WORK REQUIRED: Copy every row below word for word, leaving out the pictures.

THE DATA:

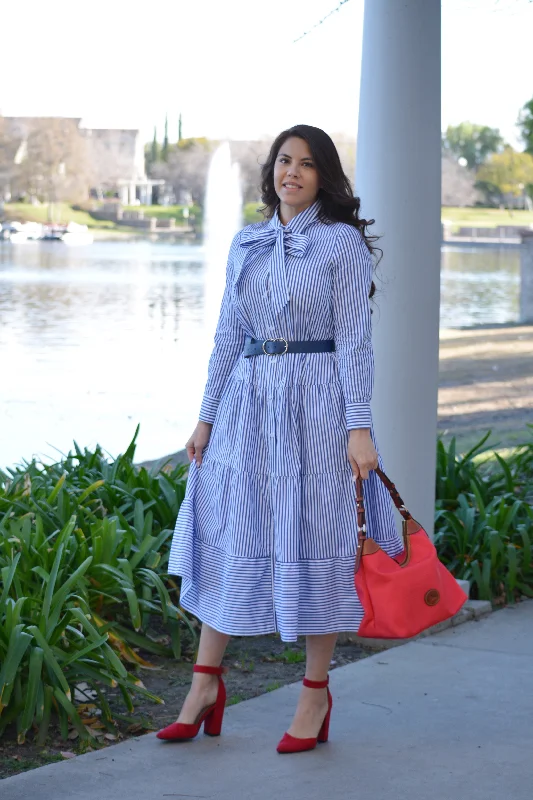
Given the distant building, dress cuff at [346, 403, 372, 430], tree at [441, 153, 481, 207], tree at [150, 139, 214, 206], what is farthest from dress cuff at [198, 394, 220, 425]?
tree at [441, 153, 481, 207]

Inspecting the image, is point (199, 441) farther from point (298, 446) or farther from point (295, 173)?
point (295, 173)

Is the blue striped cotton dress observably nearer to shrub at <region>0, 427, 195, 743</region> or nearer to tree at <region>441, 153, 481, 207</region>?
shrub at <region>0, 427, 195, 743</region>

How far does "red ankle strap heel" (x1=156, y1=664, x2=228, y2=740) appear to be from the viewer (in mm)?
3305

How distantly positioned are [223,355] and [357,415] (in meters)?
0.51

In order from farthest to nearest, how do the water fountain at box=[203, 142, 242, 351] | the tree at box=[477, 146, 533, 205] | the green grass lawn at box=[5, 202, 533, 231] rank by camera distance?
the tree at box=[477, 146, 533, 205], the water fountain at box=[203, 142, 242, 351], the green grass lawn at box=[5, 202, 533, 231]

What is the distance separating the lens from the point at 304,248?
3.20 meters

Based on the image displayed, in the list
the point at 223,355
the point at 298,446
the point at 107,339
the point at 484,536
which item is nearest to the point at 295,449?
the point at 298,446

EXERCISE OUTPUT:
Given the distant building, dress cuff at [346, 403, 372, 430], tree at [441, 153, 481, 207], tree at [150, 139, 214, 206], what is farthest from dress cuff at [198, 394, 220, 425]?
tree at [441, 153, 481, 207]

Inspecting the image, is point (199, 441) farther from point (298, 446) or farther from point (295, 173)?
point (295, 173)

Is the blue striped cotton dress observably nearer to shrub at <region>0, 427, 195, 743</region> or nearer to tree at <region>441, 153, 481, 207</region>?
shrub at <region>0, 427, 195, 743</region>

How far does "red ankle strap heel" (x1=156, y1=664, x2=228, y2=740) appear to be from the viewer (in mm)?
3305

How distantly positioned are [223,355] and [357,415] (in meters)?
0.51

In order from farthest to nearest, how do the water fountain at box=[203, 142, 242, 351] | the tree at box=[477, 146, 533, 205] | the green grass lawn at box=[5, 202, 533, 231] rank by camera distance?
the tree at box=[477, 146, 533, 205], the water fountain at box=[203, 142, 242, 351], the green grass lawn at box=[5, 202, 533, 231]

What is the distance separating the lens from the point at 304,248?
3.20 meters

Based on the image displayed, in the list
the point at 223,355
the point at 298,446
the point at 107,339
the point at 484,536
which item is nearest to the point at 295,449?
the point at 298,446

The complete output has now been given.